# WHAT IS REQUIRED
The response must contain the complete data, printed exactly.
[[ RECORD EXTRACTS open ]]
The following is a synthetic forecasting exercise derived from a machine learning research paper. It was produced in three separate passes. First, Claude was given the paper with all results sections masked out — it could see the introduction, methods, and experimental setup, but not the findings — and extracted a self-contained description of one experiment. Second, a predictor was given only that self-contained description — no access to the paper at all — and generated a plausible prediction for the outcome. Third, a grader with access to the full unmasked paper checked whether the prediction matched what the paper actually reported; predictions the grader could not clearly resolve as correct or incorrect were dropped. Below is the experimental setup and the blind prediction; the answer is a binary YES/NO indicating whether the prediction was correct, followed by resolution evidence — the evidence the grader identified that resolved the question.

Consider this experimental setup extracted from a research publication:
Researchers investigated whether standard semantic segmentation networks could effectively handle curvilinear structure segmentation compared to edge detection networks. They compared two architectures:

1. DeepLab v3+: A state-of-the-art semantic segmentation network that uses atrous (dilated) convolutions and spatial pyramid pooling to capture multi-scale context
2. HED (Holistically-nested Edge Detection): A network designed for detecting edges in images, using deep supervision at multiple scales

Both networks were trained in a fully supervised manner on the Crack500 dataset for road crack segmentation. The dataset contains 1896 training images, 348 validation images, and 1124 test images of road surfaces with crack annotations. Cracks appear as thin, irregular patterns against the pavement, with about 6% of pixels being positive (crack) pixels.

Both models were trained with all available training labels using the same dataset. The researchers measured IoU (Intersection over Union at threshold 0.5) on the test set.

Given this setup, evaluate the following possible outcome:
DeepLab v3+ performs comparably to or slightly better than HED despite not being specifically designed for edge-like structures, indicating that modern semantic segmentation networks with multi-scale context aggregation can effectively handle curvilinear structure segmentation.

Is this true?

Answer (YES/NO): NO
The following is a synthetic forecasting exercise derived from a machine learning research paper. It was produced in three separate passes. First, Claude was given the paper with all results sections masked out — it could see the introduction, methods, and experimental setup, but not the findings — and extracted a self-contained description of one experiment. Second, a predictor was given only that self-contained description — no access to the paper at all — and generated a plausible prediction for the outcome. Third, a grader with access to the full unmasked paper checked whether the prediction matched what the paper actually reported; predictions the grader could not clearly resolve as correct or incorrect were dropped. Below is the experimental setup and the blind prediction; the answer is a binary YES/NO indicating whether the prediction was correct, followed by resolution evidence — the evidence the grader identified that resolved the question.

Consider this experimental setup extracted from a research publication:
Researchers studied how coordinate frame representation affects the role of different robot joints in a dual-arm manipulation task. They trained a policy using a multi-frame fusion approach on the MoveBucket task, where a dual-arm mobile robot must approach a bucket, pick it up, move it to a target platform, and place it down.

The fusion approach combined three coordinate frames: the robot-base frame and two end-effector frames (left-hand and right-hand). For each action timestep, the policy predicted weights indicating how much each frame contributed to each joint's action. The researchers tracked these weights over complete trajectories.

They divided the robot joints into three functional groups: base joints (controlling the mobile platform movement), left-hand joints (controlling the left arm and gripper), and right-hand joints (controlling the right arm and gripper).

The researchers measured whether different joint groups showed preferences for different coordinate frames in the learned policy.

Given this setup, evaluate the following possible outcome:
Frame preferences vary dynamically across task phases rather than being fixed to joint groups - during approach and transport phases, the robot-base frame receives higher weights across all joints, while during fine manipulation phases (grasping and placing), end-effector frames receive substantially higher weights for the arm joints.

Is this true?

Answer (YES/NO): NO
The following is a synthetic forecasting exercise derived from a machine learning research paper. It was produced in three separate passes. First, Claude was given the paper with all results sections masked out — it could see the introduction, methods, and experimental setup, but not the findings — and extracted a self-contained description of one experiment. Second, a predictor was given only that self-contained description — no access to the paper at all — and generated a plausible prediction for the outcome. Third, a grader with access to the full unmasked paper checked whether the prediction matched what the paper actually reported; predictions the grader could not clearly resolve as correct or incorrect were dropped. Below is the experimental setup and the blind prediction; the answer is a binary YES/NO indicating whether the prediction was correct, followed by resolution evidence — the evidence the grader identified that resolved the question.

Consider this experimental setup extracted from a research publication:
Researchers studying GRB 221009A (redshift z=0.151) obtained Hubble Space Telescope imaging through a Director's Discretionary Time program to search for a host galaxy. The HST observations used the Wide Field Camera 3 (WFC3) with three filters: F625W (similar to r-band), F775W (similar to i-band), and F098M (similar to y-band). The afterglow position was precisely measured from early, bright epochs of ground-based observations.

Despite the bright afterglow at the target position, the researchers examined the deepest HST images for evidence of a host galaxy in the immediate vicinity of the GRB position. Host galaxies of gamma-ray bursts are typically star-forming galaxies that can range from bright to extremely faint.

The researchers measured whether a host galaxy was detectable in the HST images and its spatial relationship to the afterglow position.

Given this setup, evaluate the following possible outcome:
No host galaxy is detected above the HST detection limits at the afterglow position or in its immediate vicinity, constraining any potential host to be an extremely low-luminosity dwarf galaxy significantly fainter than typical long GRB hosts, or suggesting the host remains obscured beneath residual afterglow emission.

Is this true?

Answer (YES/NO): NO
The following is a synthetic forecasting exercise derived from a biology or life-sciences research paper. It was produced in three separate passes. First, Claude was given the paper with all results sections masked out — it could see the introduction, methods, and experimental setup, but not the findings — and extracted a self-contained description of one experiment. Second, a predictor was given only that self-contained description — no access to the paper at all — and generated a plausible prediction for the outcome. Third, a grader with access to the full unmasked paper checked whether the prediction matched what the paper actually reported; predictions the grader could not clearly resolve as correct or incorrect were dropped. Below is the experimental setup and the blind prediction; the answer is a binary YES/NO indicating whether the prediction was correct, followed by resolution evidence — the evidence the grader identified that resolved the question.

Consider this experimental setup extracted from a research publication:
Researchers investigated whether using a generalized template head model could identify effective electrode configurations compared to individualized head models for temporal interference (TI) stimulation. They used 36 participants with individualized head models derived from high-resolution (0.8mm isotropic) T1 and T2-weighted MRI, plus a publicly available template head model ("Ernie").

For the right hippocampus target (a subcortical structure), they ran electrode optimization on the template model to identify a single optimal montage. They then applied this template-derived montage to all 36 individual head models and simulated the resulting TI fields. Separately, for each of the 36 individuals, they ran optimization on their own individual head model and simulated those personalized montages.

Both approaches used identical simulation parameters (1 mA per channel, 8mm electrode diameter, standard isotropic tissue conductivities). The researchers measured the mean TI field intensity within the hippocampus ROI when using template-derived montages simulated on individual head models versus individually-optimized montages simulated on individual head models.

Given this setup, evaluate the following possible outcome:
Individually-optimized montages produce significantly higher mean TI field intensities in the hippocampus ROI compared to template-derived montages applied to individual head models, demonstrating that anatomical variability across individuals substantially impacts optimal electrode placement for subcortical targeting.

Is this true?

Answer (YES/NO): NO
[[ RECORD EXTRACTS closed ]]
# EXERCISE RESULT
The following is a synthetic forecasting exercise derived from a machine learning research paper. It was produced in three separate passes. First, Claude was given the paper with all results sections masked out — it could see the introduction, methods, and experimental setup, but not the findings — and extracted a self-contained description of one experiment. Second, a predictor was given only that self-contained description — no access to the paper at all — and generated a plausible prediction for the outcome. Third, a grader with access to the full unmasked paper checked whether the prediction matched what the paper actually reported; predictions the grader could not clearly resolve as correct or incorrect were dropped. Below is the experimental setup and the blind prediction; the answer is a binary YES/NO indicating whether the prediction was correct, followed by resolution evidence — the evidence the grader identified that resolved the question.

Consider this experimental setup extracted from a research publication:
Researchers investigated whether standard semantic segmentation networks could effectively handle curvilinear structure segmentation compared to edge detection networks. They compared two architectures:

1. DeepLab v3+: A state-of-the-art semantic segmentation network that uses atrous (dilated) convolutions and spatial pyramid pooling to capture multi-scale context
2. HED (Holistically-nested Edge Detection): A network designed for detecting edges in images, using deep supervision at multiple scales

Both networks were trained in a fully supervised manner on the Crack500 dataset for road crack segmentation. The dataset contains 1896 training images, 348 validation images, and 1124 test images of road surfaces with crack annotations. Cracks appear as thin, irregular patterns against the pavement, with about 6% of pixels being positive (crack) pixels.

Both models were trained with all available training labels using the same dataset. The researchers measured IoU (Intersection over Union at threshold 0.5) on the test set.

Given this setup, evaluate the following possible outcome:
DeepLab v3+ performs comparably to or slightly better than HED despite not being specifically designed for edge-like structures, indicating that modern semantic segmentation networks with multi-scale context aggregation can effectively handle curvilinear structure segmentation.

Is this true?

Answer (YES/NO): NO
The following is a synthetic forecasting exercise derived from a machine learning research paper. It was produced in three separate passes. First, Claude was given the paper with all results sections masked out — it could see the introduction, methods, and experimental setup, but not the findings — and extracted a self-contained description of one experiment. Second, a predictor was given only that self-contained description — no access to the paper at all — and generated a plausible prediction for the outcome. Third, a grader with access to the full unmasked paper checked whether the prediction matched what the paper actually reported; predictions the grader could not clearly resolve as correct or incorrect were dropped. Below is the experimental setup and the blind prediction; the answer is a binary YES/NO indicating whether the prediction was correct, followed by resolution evidence — the evidence the grader identified that resolved the question.

Consider this experimental setup extracted from a research publication:
Researchers studied how coordinate frame representation affects the role of different robot joints in a dual-arm manipulation task. They trained a policy using a multi-frame fusion approach on the MoveBucket task, where a dual-arm mobile robot must approach a bucket, pick it up, move it to a target platform, and place it down.

The fusion approach combined three coordinate frames: the robot-base frame and two end-effector frames (left-hand and right-hand). For each action timestep, the policy predicted weights indicating how much each frame contributed to each joint's action. The researchers tracked these weights over complete trajectories.

They divided the robot joints into three functional groups: base joints (controlling the mobile platform movement), left-hand joints (controlling the left arm and gripper), and right-hand joints (controlling the right arm and gripper).

The researchers measured whether different joint groups showed preferences for different coordinate frames in the learned policy.

Given this setup, evaluate the following possible outcome:
Frame preferences vary dynamically across task phases rather than being fixed to joint groups - during approach and transport phases, the robot-base frame receives higher weights across all joints, while during fine manipulation phases (grasping and placing), end-effector frames receive substantially higher weights for the arm joints.

Is this true?

Answer (YES/NO): NO
The following is a synthetic forecasting exercise derived from a machine learning research paper. It was produced in three separate passes. First, Claude was given the paper with all results sections masked out — it could see the introduction, methods, and experimental setup, but not the findings — and extracted a self-contained description of one experiment. Second, a predictor was given only that self-contained description — no access to the paper at all — and generated a plausible prediction for the outcome. Third, a grader with access to the full unmasked paper checked whether the prediction matched what the paper actually reported; predictions the grader could not clearly resolve as correct or incorrect were dropped. Below is the experimental setup and the blind prediction; the answer is a binary YES/NO indicating whether the prediction was correct, followed by resolution evidence — the evidence the grader identified that resolved the question.

Consider this experimental setup extracted from a research publication:
Researchers studying GRB 221009A (redshift z=0.151) obtained Hubble Space Telescope imaging through a Director's Discretionary Time program to search for a host galaxy. The HST observations used the Wide Field Camera 3 (WFC3) with three filters: F625W (similar to r-band), F775W (similar to i-band), and F098M (similar to y-band). The afterglow position was precisely measured from early, bright epochs of ground-based observations.

Despite the bright afterglow at the target position, the researchers examined the deepest HST images for evidence of a host galaxy in the immediate vicinity of the GRB position. Host galaxies of gamma-ray bursts are typically star-forming galaxies that can range from bright to extremely faint.

The researchers measured whether a host galaxy was detectable in the HST images and its spatial relationship to the afterglow position.

Given this setup, evaluate the following possible outcome:
No host galaxy is detected above the HST detection limits at the afterglow position or in its immediate vicinity, constraining any potential host to be an extremely low-luminosity dwarf galaxy significantly fainter than typical long GRB hosts, or suggesting the host remains obscured beneath residual afterglow emission.

Is this true?

Answer (YES/NO): NO
The following is a synthetic forecasting exercise derived from a biology or life-sciences research paper. It was produced in three separate passes. First, Claude was given the paper with all results sections masked out — it could see the introduction, methods, and experimental setup, but not the findings — and extracted a self-contained description of one experiment. Second, a predictor was given only that self-contained description — no access to the paper at all — and generated a plausible prediction for the outcome. Third, a grader with access to the full unmasked paper checked whether the prediction matched what the paper actually reported; predictions the grader could not clearly resolve as correct or incorrect were dropped. Below is the experimental setup and the blind prediction; the answer is a binary YES/NO indicating whether the prediction was correct, followed by resolution evidence — the evidence the grader identified that resolved the question.

Consider this experimental setup extracted from a research publication:
Researchers investigated whether using a generalized template head model could identify effective electrode configurations compared to individualized head models for temporal interference (TI) stimulation. They used 36 participants with individualized head models derived from high-resolution (0.8mm isotropic) T1 and T2-weighted MRI, plus a publicly available template head model ("Ernie").

For the right hippocampus target (a subcortical structure), they ran electrode optimization on the template model to identify a single optimal montage. They then applied this template-derived montage to all 36 individual head models and simulated the resulting TI fields. Separately, for each of the 36 individuals, they ran optimization on their own individual head model and simulated those personalized montages.

Both approaches used identical simulation parameters (1 mA per channel, 8mm electrode diameter, standard isotropic tissue conductivities). The researchers measured the mean TI field intensity within the hippocampus ROI when using template-derived montages simulated on individual head models versus individually-optimized montages simulated on individual head models.

Given this setup, evaluate the following possible outcome:
Individually-optimized montages produce significantly higher mean TI field intensities in the hippocampus ROI compared to template-derived montages applied to individual head models, demonstrating that anatomical variability across individuals substantially impacts optimal electrode placement for subcortical targeting.

Is this true?

Answer (YES/NO): NO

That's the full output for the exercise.